Tuesday, February 9, 2010

Pork Chop World

You smell wrong. Not bad, necessarily. Wrong. Off, slightly. Like you're milk going sour, or butter gone a little rancid. I don't mean this to be insulting. I just...

Maybe it's me. My nose might be malfunctioning. People say I'm overly sensitive to smells.

"Smell that?"

"What?"

"Sort of sweet. Barbecue, maybe. A block away?"

"I don't smell anything."

That happens to me all the time. And turned out not to be barbecue, in that particular case. A daycare was on fire.

Anyway.

Off. Sour. Bad. Like you're rotting inside. Do you feel rotten? Is there something wrong with you? Maybe your gallbladder has gone funny. You know how sometimes internal organs just fail? When they do, they rot. I wonder why?

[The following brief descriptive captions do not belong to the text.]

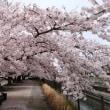 それは春のせい ―コトノハ―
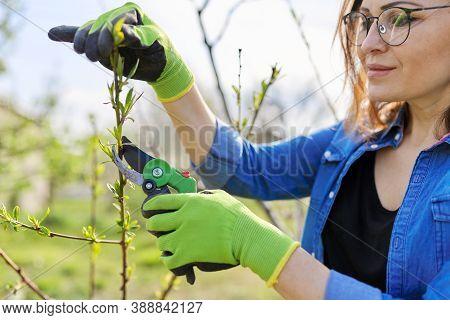 Spring Pruning Garden, Woman Gardener With Garden Scissors In Her Hands Makes Pruning Of Branches On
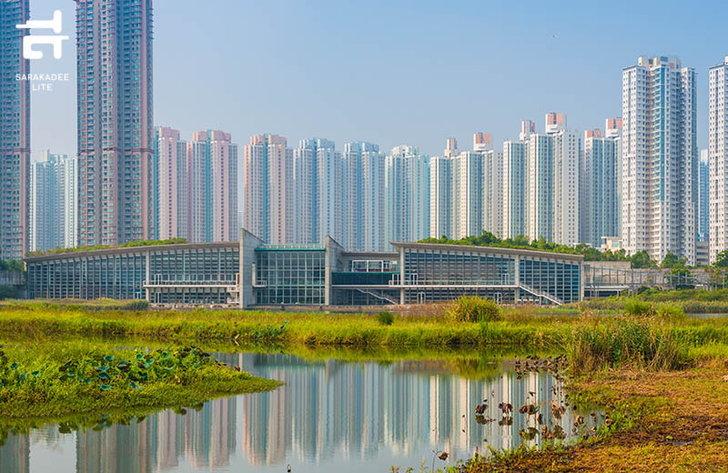 hk-wetland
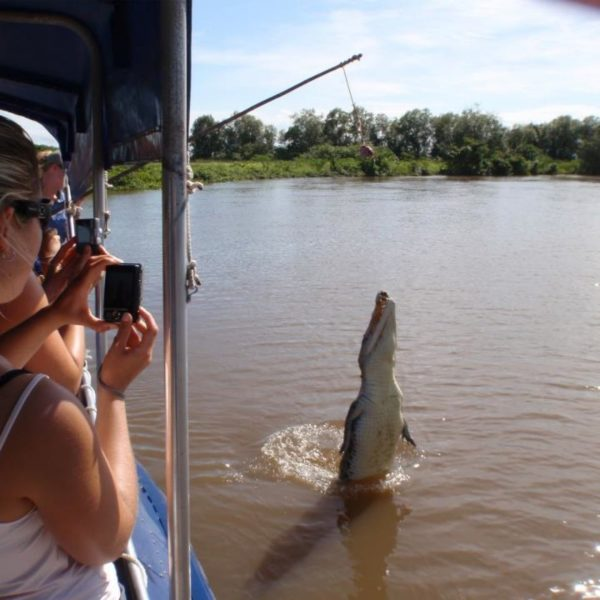 1 Day Litchfield and Jumping Croc Cruise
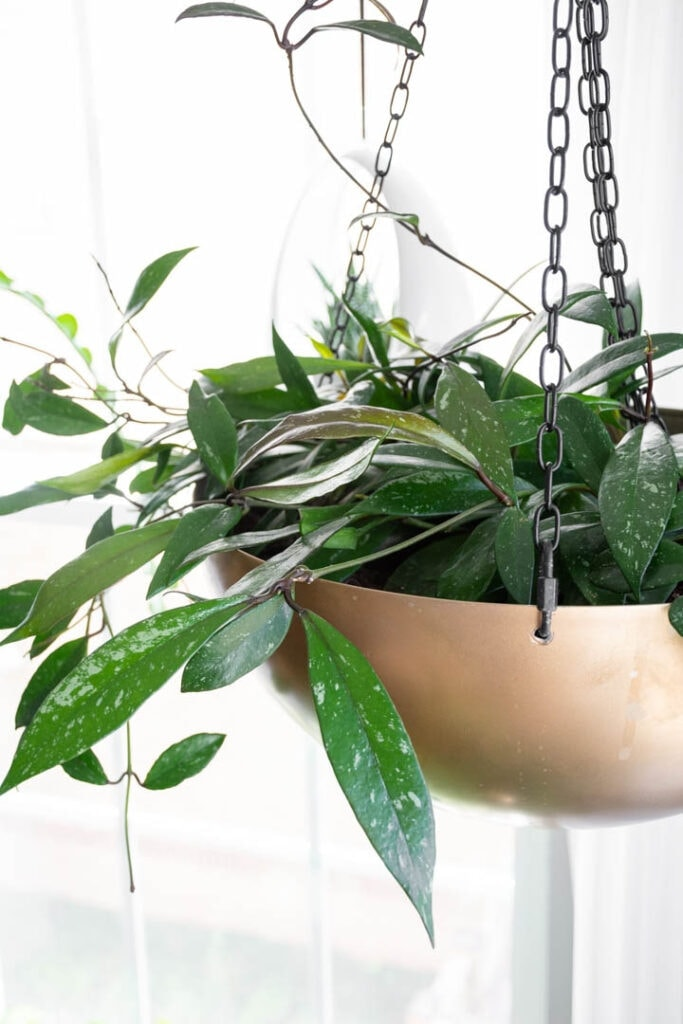 Hoya Carnosa indoor hanging plant in gold planter hanging in front of window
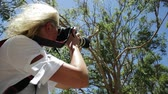 cinereus : Wildlife woman photograph taking pictures of a Koala sleeping on an eucalyptus tree in Yanchep National Park, Western Australia. Travel female photographing a Koala on a tree.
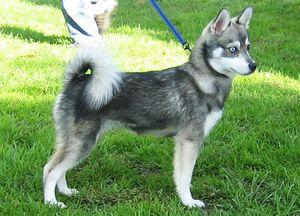 Aljašský klee-kai - malý spoločník a veselý člen rodiny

Have you been eating something you shouldn't? Maybe there's something rotten in your guts.

Maybe you've been thinking bad ideas? Have you had any weird dreams lately, about meat?

I dreamt last night I was in a city made out of pork chops. Were you there too? You kind of smell like pork chops. Maybe that's it. You and I in the land of pork chops. Only I was smart enough to dream about taking a shower before I woke up. That's why I don't smell and YOU do.

Dream hygiene. It's important. Think about it.

In the land of pork chops, I saw a baby made of pork chops playing with a puppy made of pork chops. And I thought to myself...

How can these people stand it? They're all made of pork chops! How do they stop from eating each other? Or even eating themselves? Why isn't this child EATING this puppy? Why isn't this puppy EATING the child? Or the floor? Or the building?

WHAT IS WRONG WITH THESE CREATURES? That's what I wanted to know.

Anyway. Stop crying. Stop crying or I'll hit you again. Look, if you want me to untie you, you're going to have to start answering my questions. I can't figure out these things on my own.

I promise to let you go. See? I promise. There. Now chill the fuck out and help me make sense of this pork chop world.

3 comments:

roy said...

An expertly delivered dead baby joke. Who saw it coming? No one -- that's who! I applaud you, sir. Incidentally, how do you attract these Chinese singles links? Reveal your secrets to me! It must be the dead baby jokes. The Chinese are all about dead baby jokes.

roy said...
This comment has been removed by the author.
roy said...

Jeez, I almost missed it: The CAPTCHA for that comment was 'urainis.' Uh-huh.